Limestone
Millions of years ago, the world was covered in continents humans never saw and seas we never swam. One of these ancient bodies of water came to be called the Tethys Ocean, after a Greek sea goddess and Titaness. Tectonic plates shifted and the waters rearranged, but this ocean left its mark on the land that became Kazakhstan. In the wild west of the country there's a desertous region called Mangyshlak, a geologist's paradise. Strange rock formations abound, and the landscape is so bizarre its defining figures have gotten their own names in the vocabulary of Russian science - rocky escarpments called chinks [чинки; chinky]. On chinks with names like "Penitent Monk" and "Sugarloaf", the marine creatures of the Tethys Sea have lasted to the present day as crusty layers of fossils. The rock that these ancient invertebrates now call home is a subtype of limestone that's hard to identify in English - sometimes it's called cocquina. In Russian, though, the word is quite precise: rakushka [ракушка], which means "seashell."
From 1948-1954, the Kazakh Academy of Sciences started making yearly expeditions from Almaty to Mangyshlak, exploring the possible use of rakushka as a cheap and effective building material. In 1955, mining began with the introduction of the СM-89-A carving machine, and it has continued nearly unabated since. The machines used are really cool; they saw bricks of the stuff right out of the ground, soft and neat like cubes of cheese. Anyways, the sliced-out rakushka was sent to Almaty, where panels of the shelly rock were fastened to hundreds if not thousands of public buildings. I would dare to say that Almaty has more limestone buildings than anywhere else on Earth, and the fossils are so distinctly preserved that it's easy to look at a wall here and imagine a pile of molluscs on the Tethys seabed, animals from eons ago set into the strict facades of Communist headquarters.

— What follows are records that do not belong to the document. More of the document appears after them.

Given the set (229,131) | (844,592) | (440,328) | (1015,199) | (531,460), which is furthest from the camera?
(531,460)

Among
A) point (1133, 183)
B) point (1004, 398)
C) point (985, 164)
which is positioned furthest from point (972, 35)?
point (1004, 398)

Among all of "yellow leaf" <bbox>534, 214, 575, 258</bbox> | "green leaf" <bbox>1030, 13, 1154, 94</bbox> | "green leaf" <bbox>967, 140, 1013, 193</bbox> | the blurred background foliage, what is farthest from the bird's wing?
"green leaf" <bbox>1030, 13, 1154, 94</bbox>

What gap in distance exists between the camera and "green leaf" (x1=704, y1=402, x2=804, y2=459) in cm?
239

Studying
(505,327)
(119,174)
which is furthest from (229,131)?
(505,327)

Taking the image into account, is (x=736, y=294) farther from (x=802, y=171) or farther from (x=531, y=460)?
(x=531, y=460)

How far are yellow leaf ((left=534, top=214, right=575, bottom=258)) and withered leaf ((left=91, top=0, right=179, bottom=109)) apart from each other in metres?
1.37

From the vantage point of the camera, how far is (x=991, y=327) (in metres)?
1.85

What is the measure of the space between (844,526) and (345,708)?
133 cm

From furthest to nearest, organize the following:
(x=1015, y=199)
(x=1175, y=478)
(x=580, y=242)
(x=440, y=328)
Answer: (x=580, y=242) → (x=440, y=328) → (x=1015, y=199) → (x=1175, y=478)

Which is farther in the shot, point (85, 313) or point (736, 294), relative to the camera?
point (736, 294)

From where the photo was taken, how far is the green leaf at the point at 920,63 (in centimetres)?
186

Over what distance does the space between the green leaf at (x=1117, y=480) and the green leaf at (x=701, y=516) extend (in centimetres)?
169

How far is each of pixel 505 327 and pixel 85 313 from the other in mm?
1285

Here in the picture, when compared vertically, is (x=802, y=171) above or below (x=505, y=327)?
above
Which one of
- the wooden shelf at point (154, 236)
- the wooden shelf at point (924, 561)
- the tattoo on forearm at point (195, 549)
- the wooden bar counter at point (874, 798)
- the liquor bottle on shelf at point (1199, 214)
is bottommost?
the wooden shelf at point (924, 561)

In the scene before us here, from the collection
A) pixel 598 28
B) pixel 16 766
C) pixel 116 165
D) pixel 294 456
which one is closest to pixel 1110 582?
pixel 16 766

Nearly every late-Soviet landmark in Almaty uses rakushka. Like granite rubble, the limestone was used to break up the monotony of concrete, while giving a natural feel to a city framed by mountains. The stone comes in various grades; the lowest-quality seems to consist of nothing but fossils, with less of the calcium deposits that keep it all together. This stone is softer and tends to chip, and it was used in buildings for second-rate bureaucrats and as paving material in parks. The pinkish stone from the Zhetybai field, on the other hand, was especially prized for its natural hue and was used liberally in the Hotel Kazakhstan, the Palace of the Republic, and other monumental projects throughout town. All rakushka, unfortunately, tends to age without much grace, and Almaty now faces a facade crisis, as the old limestone gets grey and grimy but the new facades burn up or fall down.